Kaldı ki gerek 12 Mart 1971 muhtırasından, gerekse 12 Eylül 1980 darbesinden sonra Alevilerin büyük kısmı can güvenliği kaygısıyla yurt dışına gitmek zorunda kaldı. Örneğin Malatya’dan söz edelim: Eskiden 4 milletvekilinden 2’sini sağ partiler, 2’sini CHP kazanırdı. Bugün ise 6 milletvekilinden ancak birini CHP çıkarabiliyor. Çünkü CHP’ye oy veren Aleviler göç etti, kırsal kesim boşaldı.

Senin partin iktidardayken de Aleviler size oy verdi ama karşılığında en ağır katliamları yaşadılar:

  1. Maraş Katliamı (19–26 Aralık 1978)
    İktidarda siz vardınız. Aleviler size oy vermişti ama evleri başlarına yıkıldı. 7 gün 7 gece boyunca saldırılar sürdü. 120 kişi vahşice öldürüldü, binin üzerinde kişi yaralandı, 552 ev yakıldı, 289 işyeri yağmalandı. Kolluk kuvvetleri müdahale etmedi, seyirci kaldınız. Bu katliamın sorumluluğu size aittir.
  2. Sivas Katliamı (2 Temmuz 1993)
    Yine siz iktidardaydınız. Aleviler partinize oy verdi ama Madımak Oteli’nde 33 aydın ve sanatçı yakılarak katledildi. Onları kurtarmadınız, seyirci kaldınız. İşte sizin demokratlığınız bu kadar.

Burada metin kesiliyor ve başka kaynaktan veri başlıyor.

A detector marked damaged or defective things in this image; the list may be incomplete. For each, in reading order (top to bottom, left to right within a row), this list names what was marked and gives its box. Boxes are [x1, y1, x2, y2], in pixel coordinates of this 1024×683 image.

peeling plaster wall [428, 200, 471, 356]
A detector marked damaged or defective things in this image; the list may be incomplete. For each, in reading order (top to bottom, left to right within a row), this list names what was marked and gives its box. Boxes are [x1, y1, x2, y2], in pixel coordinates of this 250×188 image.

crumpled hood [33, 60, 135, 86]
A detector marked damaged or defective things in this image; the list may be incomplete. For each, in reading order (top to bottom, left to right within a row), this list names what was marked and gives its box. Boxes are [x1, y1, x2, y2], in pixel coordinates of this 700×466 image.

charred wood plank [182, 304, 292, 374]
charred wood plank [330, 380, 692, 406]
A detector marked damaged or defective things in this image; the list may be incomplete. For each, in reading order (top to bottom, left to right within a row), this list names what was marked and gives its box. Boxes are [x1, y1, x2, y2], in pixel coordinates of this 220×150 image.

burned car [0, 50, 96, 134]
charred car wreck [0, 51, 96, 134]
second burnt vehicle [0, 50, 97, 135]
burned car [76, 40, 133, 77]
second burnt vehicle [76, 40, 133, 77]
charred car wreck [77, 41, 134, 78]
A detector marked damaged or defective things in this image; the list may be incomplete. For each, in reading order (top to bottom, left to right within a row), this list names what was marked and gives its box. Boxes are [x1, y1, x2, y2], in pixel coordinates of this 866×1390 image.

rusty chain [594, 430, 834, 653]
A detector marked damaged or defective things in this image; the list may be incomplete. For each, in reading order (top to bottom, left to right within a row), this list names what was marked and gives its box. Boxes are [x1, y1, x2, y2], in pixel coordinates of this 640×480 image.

Gerçekler, sizin anlattığınız gibi değil. Kılıçdaroğlu yalnızca Alevilerin desteğiyle orada kalmadı. Sizin Alevilere karşı ikiyüzlü yaklaşımınız yüzünden Kürt Alevilerin büyük kısmı DEM’e yöneldi. Sol sosyalistler zaten kendi partilerine oy verdi. Siz ise içinizdeki iş birlikçileri, yıllarca omuz omuza yürüdüğünüz isimleri görmezden geldiniz: Gürsel Tekin’i, Özlem Çerçioğlu’nu ve daha nicelerini görmediniz… O günlerde sizler makam kavgasına düşmüştünüz, gözleriniz gerçeği göremedi.

Kısacası, Kılıçdaroğlu’nun bugünkü konumu yalnızca Alevilerin desteğiyle açıklanamaz.